As a first-year, I auditioned for the Bentley musical Cabaret, on a whim. Not because I like musicals (I really don’t, though I have grown to appreciate them) but because I’m always on the lookout for new acting experiences, which challenge me to apply acting and other skills to a final production. The audition consisted of a one to two minute monologue, and cold singing from the musical score. I felt confident in my mediocre monologue skills, but knew for certain I couldn’t sing. Hopefully, the director would understand.
He did more than understand; he opened my eyes to a world of possibilities. I came to W&L completely unaware of what I wanted to do with my life, and the director not only helped me discover that I want to act, but that I want to focus intensely upon acting. At the time, I thought such a concentration required a transfer, namely to an acting program elsewhere. He helped me find and polish monologues, as well as apply to several great acting programs. Everyone in the Theater Department supported my choice to transfer, and several professors wrote very touching letters of recommendation. I auditioned at the universities, briefly interacted with a multitude of talented people, and found that studying for four years at a highly competitive program meant sacrificing some things.

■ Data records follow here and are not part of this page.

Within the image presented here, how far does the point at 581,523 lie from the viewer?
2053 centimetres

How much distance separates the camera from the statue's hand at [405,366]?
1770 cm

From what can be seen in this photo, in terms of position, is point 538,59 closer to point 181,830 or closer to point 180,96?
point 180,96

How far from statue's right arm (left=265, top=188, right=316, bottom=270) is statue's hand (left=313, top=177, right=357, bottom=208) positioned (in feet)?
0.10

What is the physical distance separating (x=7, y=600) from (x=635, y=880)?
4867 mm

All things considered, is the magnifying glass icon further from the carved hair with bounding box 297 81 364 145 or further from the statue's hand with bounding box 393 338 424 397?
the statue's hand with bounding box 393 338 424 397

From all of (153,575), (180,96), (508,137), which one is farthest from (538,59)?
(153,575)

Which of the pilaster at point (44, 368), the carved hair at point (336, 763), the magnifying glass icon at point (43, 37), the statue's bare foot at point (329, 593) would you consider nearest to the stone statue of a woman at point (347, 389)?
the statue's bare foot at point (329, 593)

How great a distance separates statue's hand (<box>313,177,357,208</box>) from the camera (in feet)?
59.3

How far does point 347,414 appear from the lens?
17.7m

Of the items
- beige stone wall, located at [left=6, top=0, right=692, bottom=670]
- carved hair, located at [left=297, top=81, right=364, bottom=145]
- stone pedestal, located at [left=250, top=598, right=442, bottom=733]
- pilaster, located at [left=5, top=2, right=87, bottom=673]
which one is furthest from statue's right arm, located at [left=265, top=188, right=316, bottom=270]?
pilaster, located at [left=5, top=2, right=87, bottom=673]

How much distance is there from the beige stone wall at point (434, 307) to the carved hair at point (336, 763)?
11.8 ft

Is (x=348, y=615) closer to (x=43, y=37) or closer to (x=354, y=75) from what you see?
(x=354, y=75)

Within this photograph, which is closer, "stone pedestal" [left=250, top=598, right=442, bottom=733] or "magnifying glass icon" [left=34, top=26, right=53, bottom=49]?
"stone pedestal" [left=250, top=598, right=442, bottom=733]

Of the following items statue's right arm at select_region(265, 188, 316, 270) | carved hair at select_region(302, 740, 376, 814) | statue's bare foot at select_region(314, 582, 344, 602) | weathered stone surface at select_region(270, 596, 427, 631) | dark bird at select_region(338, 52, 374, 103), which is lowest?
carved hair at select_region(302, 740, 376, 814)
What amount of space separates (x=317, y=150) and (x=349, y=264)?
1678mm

Namely, performing on a stage in front of a public audience. Until, in some instances, late in my sophomore year. And then, I would be contending with the numerous other talented individuals for a single role. By this point of my freshman year at W&L, I had performed in Cabaret (playing a character who also was born in Harrisburg, PA. Coincidence, you might say. Typecasting, my father sardonically remarked), and several other shows, not to mention some readings, all of which had public audiences. I talked with Grant Aleksander ‘12 after a session of Professor Martinez’s Acting for the Camera class (which he guest taught) about my difficult decision, and he reminded of just how unique my situation was. As Grant had once been in the same boat, he understood the necessity of polishing one’s skill set for the highly competitive job market, but from my freshman year alone, I’d had more roles than I’d probably get in all of my time at an acting program elsewhere. Like I said before, I relish new acting experiences. Right there, the choice became obvious, and my heart (well, all of me, really, but a little metonymy never hurt anybody) remained here.
Thanks to the numerous opportunities on campus, I developed my acting skills through frequent involvement in a large number of productions. And the liberal arts curriculum worked out pretty well, too. I had been drawn to W&L by the wide array of courses I would be compelled to take, but was hardly aware of how they could help my desired profession.
Tom Oppenheim, the artistic director of The Stella Adler Studio of Acting, once remarked that “Growth as an actor and growth as a human being are synonymous.” The summer before my junior year, thanks to W&L, I studied at Stella Adler, in one of their Summer Conservatory programs. Here I took classes in movement, scene study, Shakespeare, script interpretation, Adler technique, voice and speech, and improvisation. After this experience, it really hit me. So much of what actors do requires a thorough processing of dense amounts of knowledge in little time, often with unfamiliar material. Here at W&L, I was not only learning about topics outside my desired career, I was becoming aware of how my mind best grasps knowledge, and even how I can communicate that knowledge most effectively. W&L compelled me to follow the words of Robert Downey Jr., who once advised actors to be “[a]lways searching, sometimes hunting, but never resting.”